▶ **What the exercise asks**
Identify the line in which "Is the eucalyptus" appears, then reproduce that line and all remaining lines of the records word for word.

▶ **Available records**
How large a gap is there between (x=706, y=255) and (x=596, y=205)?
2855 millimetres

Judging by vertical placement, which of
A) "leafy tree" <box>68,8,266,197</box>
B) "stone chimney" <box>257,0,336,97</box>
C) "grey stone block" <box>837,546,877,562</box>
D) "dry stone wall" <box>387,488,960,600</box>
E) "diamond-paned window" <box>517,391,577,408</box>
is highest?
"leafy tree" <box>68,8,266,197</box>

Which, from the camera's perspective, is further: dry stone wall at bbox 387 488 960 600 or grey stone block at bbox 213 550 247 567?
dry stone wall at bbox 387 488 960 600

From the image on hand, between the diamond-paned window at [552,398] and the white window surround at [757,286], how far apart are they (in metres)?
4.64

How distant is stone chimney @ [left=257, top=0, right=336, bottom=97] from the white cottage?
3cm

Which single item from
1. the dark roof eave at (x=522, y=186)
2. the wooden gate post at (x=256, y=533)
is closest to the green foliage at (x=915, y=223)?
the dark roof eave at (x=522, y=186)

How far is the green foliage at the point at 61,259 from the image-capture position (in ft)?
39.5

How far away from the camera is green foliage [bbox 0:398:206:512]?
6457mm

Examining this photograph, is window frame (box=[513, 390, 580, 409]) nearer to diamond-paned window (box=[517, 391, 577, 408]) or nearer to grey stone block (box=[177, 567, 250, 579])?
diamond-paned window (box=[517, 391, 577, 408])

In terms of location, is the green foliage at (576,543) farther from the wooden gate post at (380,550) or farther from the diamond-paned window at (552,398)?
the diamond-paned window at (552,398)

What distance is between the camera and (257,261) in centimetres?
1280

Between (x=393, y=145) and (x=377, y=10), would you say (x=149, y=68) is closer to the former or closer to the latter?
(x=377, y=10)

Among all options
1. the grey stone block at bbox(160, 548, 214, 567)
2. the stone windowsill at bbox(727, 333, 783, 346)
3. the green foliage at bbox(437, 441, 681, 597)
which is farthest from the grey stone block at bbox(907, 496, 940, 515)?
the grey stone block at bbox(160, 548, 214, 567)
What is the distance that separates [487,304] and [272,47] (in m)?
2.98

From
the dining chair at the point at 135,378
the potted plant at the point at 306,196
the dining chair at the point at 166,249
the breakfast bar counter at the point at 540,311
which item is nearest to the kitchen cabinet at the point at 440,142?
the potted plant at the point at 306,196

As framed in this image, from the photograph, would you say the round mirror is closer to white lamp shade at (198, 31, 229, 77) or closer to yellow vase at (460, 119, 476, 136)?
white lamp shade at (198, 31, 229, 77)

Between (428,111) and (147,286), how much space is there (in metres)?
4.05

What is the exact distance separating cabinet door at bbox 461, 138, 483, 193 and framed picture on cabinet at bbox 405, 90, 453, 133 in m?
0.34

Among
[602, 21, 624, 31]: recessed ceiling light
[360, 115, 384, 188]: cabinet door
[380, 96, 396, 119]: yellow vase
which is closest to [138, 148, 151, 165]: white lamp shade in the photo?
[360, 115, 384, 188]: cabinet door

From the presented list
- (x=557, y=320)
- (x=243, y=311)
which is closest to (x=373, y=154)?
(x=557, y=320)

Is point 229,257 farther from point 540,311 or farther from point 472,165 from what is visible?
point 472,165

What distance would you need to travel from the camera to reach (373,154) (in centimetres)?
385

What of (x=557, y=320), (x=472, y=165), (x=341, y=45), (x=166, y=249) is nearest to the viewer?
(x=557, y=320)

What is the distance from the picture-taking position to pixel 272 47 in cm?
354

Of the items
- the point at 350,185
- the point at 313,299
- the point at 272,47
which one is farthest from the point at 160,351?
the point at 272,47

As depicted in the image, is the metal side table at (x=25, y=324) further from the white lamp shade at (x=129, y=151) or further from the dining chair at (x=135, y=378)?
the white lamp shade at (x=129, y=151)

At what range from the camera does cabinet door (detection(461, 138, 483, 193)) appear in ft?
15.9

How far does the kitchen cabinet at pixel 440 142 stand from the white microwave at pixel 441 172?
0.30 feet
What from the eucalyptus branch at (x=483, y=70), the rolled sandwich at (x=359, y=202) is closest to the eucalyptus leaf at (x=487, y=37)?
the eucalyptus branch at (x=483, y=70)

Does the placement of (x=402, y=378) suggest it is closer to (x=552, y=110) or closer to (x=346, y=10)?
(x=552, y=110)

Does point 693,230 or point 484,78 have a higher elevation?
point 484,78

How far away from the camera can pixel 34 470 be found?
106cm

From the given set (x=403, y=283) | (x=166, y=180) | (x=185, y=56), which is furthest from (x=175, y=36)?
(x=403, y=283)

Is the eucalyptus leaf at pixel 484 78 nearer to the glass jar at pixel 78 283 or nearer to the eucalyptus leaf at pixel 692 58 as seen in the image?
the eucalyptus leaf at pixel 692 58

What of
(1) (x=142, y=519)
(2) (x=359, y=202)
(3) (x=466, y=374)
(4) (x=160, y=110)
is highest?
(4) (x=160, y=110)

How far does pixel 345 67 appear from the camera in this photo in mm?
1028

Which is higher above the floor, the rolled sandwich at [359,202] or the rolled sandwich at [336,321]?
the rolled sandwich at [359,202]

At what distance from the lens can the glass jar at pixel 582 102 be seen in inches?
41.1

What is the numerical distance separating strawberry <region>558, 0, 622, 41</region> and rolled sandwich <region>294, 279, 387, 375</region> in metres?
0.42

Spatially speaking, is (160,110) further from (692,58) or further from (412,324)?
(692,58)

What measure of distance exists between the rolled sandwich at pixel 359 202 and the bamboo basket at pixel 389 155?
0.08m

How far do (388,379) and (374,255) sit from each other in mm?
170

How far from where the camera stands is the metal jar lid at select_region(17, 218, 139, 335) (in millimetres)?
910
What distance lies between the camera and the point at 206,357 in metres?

▶ **Expected answer**
Is the eucalyptus leaf at pixel 484 78 nearer to the glass jar at pixel 78 283 or nearer to the eucalyptus leaf at pixel 692 58 as seen in the image?
the eucalyptus leaf at pixel 692 58

What of
(1) (x=142, y=519)
(2) (x=359, y=202)
(3) (x=466, y=374)
(4) (x=160, y=110)
is highest?
(4) (x=160, y=110)

How far does pixel 345 67 appear from the camera in this photo in mm?
1028

Which is higher above the floor, the rolled sandwich at [359,202] or the rolled sandwich at [336,321]?
the rolled sandwich at [359,202]

At what distance from the lens can the glass jar at pixel 582 102 be seen in inches?
41.1

What is the numerical distance separating strawberry <region>558, 0, 622, 41</region> and rolled sandwich <region>294, 279, 387, 375</region> in metres?
0.42

Spatially speaking, is (160,110) further from (692,58) or further from (412,324)?
(692,58)

What measure of distance exists between the rolled sandwich at pixel 359 202 and the bamboo basket at pixel 389 155?
0.08m

How far do (388,379) and (374,255) sit from each other in mm?
170

How far from where the camera stands is the metal jar lid at select_region(17, 218, 139, 335) (in millimetres)?
910
What distance lies between the camera and the point at 206,357 in metres?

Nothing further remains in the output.